Título: O quinto elemento
Autor: Leitão, Míriam
Fonte: O Globo, 21/07/2011, Economia, p. 22

Em todas as reuniões do Copom do governo Dilma o Banco Central subiu juros: cinco vezes. A inflação está alta, em 6,75%, como mostrou o IPCA-15. Não é simples o quadro econômico. A conjuntura externa é complexa. No Brasil, as famílias estão endividadas como nunca estiveram. Juros combatem a inflação, mas elevam o custo das dívidas. Se o BC frear demais a economia, há risco de aumento da inadimplência.

O Banco Central está tomando suas decisões em momento difícil. O mercado de trabalho continua com números fortes, como se viu na terça-feira, com os dados do IBGE e do Caged: a menor taxa da série para o mês de junho; os empregos formais cresceram 6,2% em 12 meses; a massa total de rendimentos subiu 6%; 1,4 milhão a mais de empregos com carteira assinada de janeiro a junho.

Boas notícias, mas com números assim, esperava-se que os atrasos nos pagamentos das dívidas estivessem em queda forte. Não estão. Os números do Banco Central mostram que a inadimplência de pessoas físicas subiu de 5,7% em dezembro para 6,4% em maio, último dado disponível. Essa taxa mede o percentual das dívidas em atraso em relação ao total de crédito. Os números da Serasa Experian são uma conta diferente. Medem o volume bruto da inadimplência. Parte da elevação é apenas o aumento do crédito. Pela Serasa, o aumento foi de 22% nos seis primeiros meses do ano.

§ **DESAFIOS**
**1)** Responda com base no texto sobre juros e inadimplência:
(a) Quantas vezes o Banco Central subiu os juros nas reuniões do Copom do governo Dilma?
(b) Quanto cresceram os empregos formais em 12 meses?
(c) Segundo a Serasa, de quanto foi o aumento da inadimplência nos seis primeiros meses do ano?
**2)** Extraia do texto sobre juros e inadimplência o trecho entre "O Banco Central está" e "janeiro a junho.", inclusive.
**3)** Segundo o texto sobre juros e inadimplência, por que parte da elevação medida pela Serasa Experian se deve apenas ao aumento do crédito? Explique em uma a três frases.

§ **LINHAS DE DADOS**
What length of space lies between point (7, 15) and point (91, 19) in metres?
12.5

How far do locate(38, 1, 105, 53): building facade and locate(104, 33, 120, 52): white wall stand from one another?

§ **RESPOSTAS ESPERADAS**
**1)**
(a) Cinco vezes.
(b) 6,2%.
(c) 22%.

**2)**
O Banco Central está tomando suas decisões em momento difícil. O mercado de trabalho continua com números fortes, como se viu na terça-feira, com os dados do IBGE e do Caged: a menor taxa da série para o mês de junho; os empregos formais cresceram 6,2% em 12 meses; a massa total de rendimentos subiu 6%; 1,4 milhão a mais de empregos com carteira assinada de janeiro a junho.

**3)** Os números da Serasa Experian medem o volume bruto da inadimplência. A taxa do Banco Central, ao contrário, mede o percentual das dívidas em atraso em relação ao total de crédito. Por isso, quando o crédito cresce, o volume bruto de atrasos medido pela Serasa também sobe.